- _WORK INSTRUCTIONS_
Your output should match the listing below word for word, without any images.

─── DATASET SECTION ───

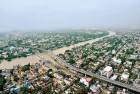 <b>City Float</b> Muddy water fills every blank in this shot of flood-hit Chennai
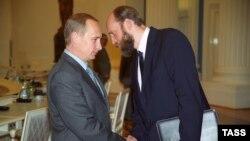 Президент Росії Володимир Путін і банкір Сергій Пугачов (праворуч), архівне фото, 2000 рік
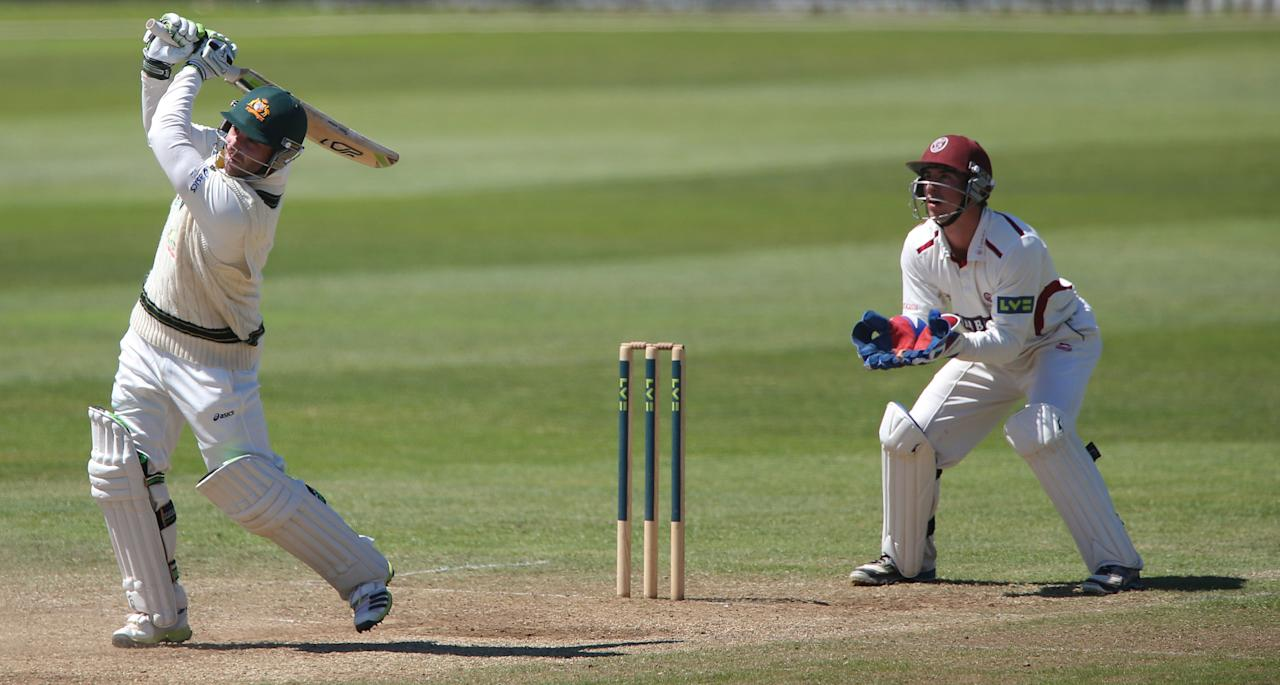 Australia's Phil Hughes scores a 6 watched by Somerset wicketkeeper Alex Barrow during the International Tour match at the County Ground, Taunton.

───

- _FINISHED EXERCISE_
 <b>City Float</b> Muddy water fills every blank in this shot of flood-hit Chennai
 Президент Росії Володимир Путін і банкір Сергій Пугачов (праворуч), архівне фото, 2000 рік
 Australia's Phil Hughes scores a 6 watched by Somerset wicketkeeper Alex Barrow during the International Tour match at the County Ground, Taunton.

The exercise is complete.